The style picker, in full
Here’s the whole decision tree:
function pickStyle(signals) {
if (/\b(itself|recursive|meta-|the system|own (dna|genome|code))\b/i.test(signals.claim)) {
return 'recurse';
}
if (signals.tone === 'adversarial') return 'debate';
if (signals.shape.kind === 'repo-readme' || signals.shape.kind === 'technical-writeup') return 'build';
if (signals.verbs.includes('ship') || signals.verbs.includes('deploy')) return 'build';
if (signals.tone === 'prescriptive') return 'debate';
if (signals.tone === 'reflective' || signals.shape.kind === 'blog-post') return 'archaeologize';
if (signals.tone === 'narrative') return 'embody';
if (signals.verbs.includes('build')) return 'build';
return 'archaeologize';
}
That’s the entire classifier. Nine conditions. A human can read it and argue with it. If you disagree with how I rank adversarial over prescriptive, you can fork the page and reorder them.
The share link is the seed
Every generated seed has a share link. The artifact and style are base64-encoded into the URL fragment: #a=<base64>&s=<style>. If you send me the URL, I can see exactly what you pasted and what style you selected. The seed is reproducible from the link.

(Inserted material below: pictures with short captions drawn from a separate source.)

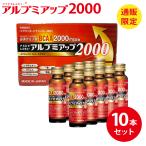 栄養ドリンク リン カリウム ゼロ アルブミアップＳＰ 50ml×10本 アルブミン エナジードリンク 栄養補給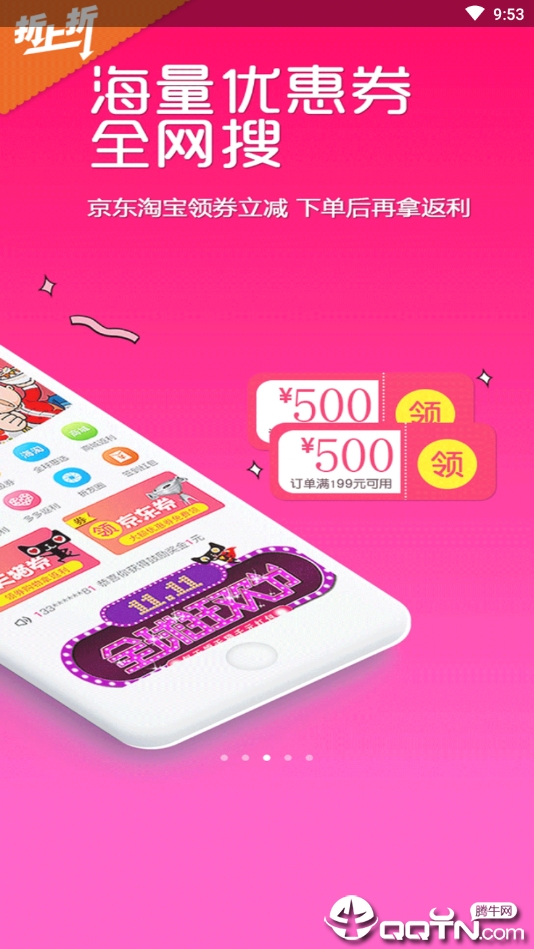 折上折手游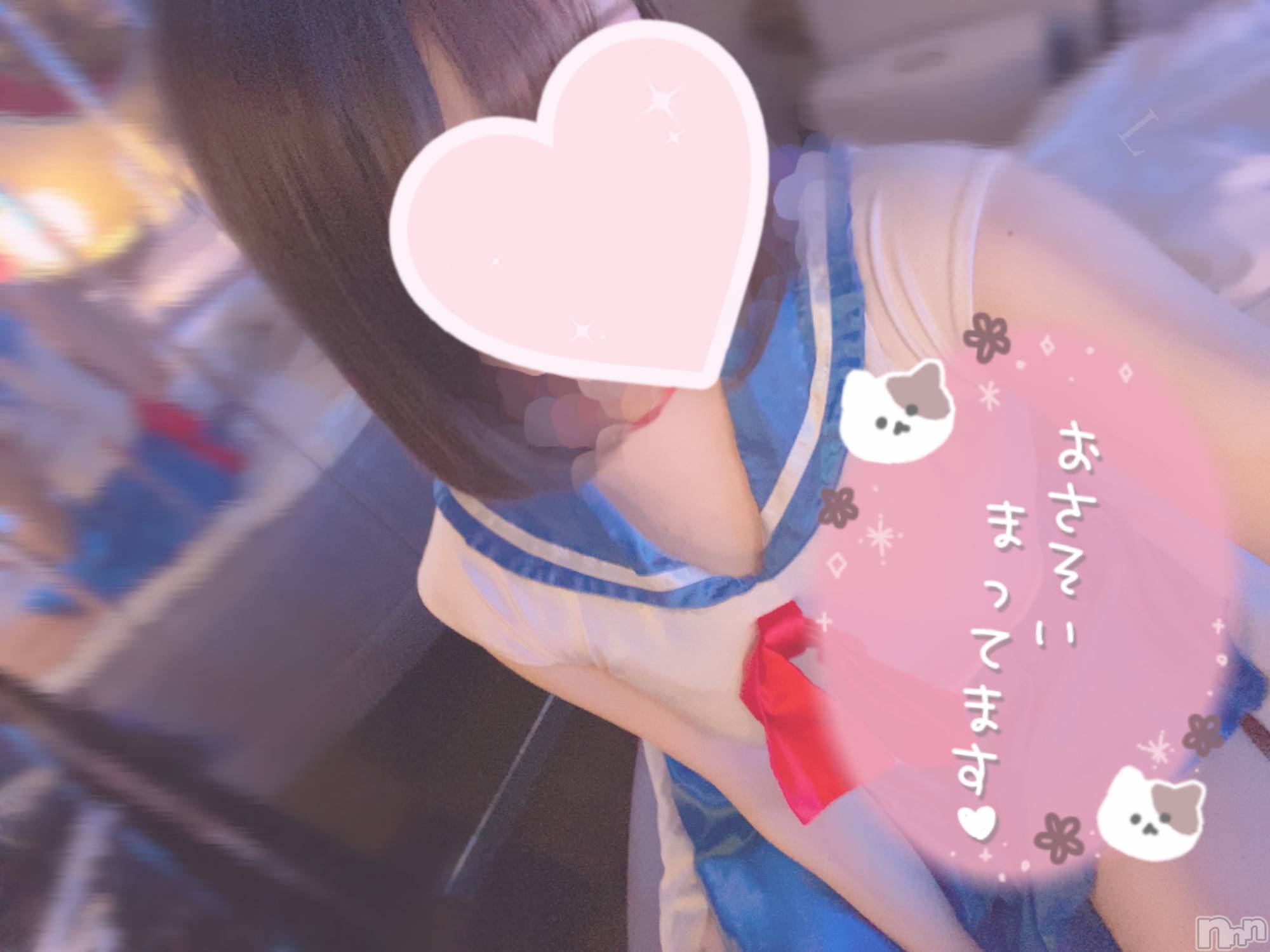 新潟手コキsleepy girl(スリーピーガール)あいらちゃん(22)の2022年10月13日写メブログ「ハートなし限定公開にだします💗」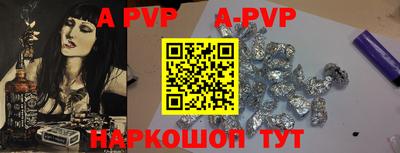 крисы Краснокаменск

This is one of those static-site patterns that keeps surprising me with how powerful it is. No database. No accounts. Every shareable state is a URL. You can bookmark a specific seed. You can tweet it. You can put it in a footnote. The URL IS the state.
What it revealed about the corpus
Running the Reverse Seeder against a sample of 50 existing seeds (as a sanity check) showed that our corpus is skewed. About 60% of real seeds are BUILD seeds. About 20% are ARCHAEOLOGIZE. The other three categories share the last 20%.
I didn’t know that. Now I do. The next time a seed gets proposed, I’ll notice if it’s a BUILD seed in a month that’s already had three BUILD seeds. The tool gave me a taxonomy I can use even when I’m not using the tool.
That’s the side effect that matters. The artifact is a tool; the byproduct is a vocabulary. And once you have the vocabulary, you see differently.